I had my experience of conversion in 1997 during one of their mandatory Wednesday chapel services. I learned perhaps the most important doctrine of Christianity from a gym teacher that was roped into doing the service at the last moment. He spoke plainly that Jesus came to die for my sins because he came to make spiritual dead people spiritually alive. This led me in to a decade long journey to discover what I understand as the doctrines of Christianity as taught by Jesus. After my conversion I deeply desired to discover which Church best reflected Jesus and taught what he taught.

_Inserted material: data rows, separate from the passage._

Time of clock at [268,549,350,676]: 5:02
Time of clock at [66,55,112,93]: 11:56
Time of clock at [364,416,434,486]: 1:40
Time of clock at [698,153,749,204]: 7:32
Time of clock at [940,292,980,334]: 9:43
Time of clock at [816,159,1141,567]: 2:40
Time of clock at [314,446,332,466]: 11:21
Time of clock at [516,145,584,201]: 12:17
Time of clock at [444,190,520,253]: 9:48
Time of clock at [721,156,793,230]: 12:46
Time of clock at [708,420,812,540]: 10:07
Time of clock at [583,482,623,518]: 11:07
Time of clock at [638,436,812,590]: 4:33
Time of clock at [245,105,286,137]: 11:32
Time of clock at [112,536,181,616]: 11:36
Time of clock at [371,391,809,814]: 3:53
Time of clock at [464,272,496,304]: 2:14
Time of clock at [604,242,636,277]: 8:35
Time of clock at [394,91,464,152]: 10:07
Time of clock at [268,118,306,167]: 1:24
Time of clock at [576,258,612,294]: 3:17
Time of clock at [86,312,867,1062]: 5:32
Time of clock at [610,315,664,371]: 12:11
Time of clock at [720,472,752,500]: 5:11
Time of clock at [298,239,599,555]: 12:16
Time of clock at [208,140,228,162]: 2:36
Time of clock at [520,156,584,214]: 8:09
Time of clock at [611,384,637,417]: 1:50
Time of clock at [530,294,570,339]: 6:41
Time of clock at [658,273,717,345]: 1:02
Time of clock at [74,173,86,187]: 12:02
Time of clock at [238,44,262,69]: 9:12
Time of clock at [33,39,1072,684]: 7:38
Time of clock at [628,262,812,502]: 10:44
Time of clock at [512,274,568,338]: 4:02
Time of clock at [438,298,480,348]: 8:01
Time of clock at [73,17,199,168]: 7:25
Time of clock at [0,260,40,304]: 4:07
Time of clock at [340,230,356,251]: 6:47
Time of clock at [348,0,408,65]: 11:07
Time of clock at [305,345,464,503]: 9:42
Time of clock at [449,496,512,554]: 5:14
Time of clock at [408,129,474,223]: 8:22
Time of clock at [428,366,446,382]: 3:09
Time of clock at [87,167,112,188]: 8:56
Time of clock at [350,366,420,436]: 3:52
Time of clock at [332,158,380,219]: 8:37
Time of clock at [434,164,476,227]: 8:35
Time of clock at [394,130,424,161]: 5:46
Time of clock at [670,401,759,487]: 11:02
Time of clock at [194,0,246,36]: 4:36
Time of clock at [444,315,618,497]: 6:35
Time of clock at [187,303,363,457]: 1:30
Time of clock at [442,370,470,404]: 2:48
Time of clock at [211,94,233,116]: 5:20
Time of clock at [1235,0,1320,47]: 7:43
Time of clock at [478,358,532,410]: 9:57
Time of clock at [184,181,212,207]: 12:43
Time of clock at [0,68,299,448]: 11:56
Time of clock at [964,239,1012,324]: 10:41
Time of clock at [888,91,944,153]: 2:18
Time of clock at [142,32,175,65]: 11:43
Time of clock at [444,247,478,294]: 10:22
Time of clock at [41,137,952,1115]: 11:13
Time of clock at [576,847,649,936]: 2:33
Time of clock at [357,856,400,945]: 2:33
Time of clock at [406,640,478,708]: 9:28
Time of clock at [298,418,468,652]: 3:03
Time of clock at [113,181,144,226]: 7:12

I have worshiped in Baptist, Charismatic, Lutheran, Methodist, non-denominational, and pentecostal churches of a variety of different expressions and flavors. I have read deeply about others including Amish, Anabaptist, RCC, Puritans, Quakers, and countless others. The first church I ever joined was a Southern Baptist Convention (SBC) affiliated contemporary Baptist church. I attended and even served there as a Sunday School teacher for nearly five years. In 1998 a year after my conversion experience I began to attend was then called Southeastern College of Wake Forest on the campus of Southeastern Seminary.
I was in the SBC for nearly a decade. I can honestly say that I liked a great deal of what is found within the SBC expression of the Christian faith. I once held that it was the purest and closest denomination of all to the early Church. I have been studying Scripture for nearly 13 years now and I no longer hold that one denomination over the other is the sole true Church in this world. I do believe many denominations as a whole are a lot closer than others to being a New Testament Church!
I see denominations as different patterns in a large tapestry of God’s redemptive story of grace. I see God using them all even many of them have erred on certain important doctrines. God is love and that love is illustrated in his grace and mercy on us sinners especially those of us in the Church. He is moving the Church towards himself and the truth of Christ. I am loyal to no one denomination but do love many Christians in some that I consider better than the others. Ultimately it isn’t my decision to make. It is the Lord’s. They are his servants and he will judge them. By Him they will raise up or fall down. I am very glad though that through my spiritual journey in some of the different streams of the Christian faith that Jesus redeemed me for himself.
I am overjoyed he loves me just like that little child that just somehow knew that Jesus loved him so, because the bible told him so.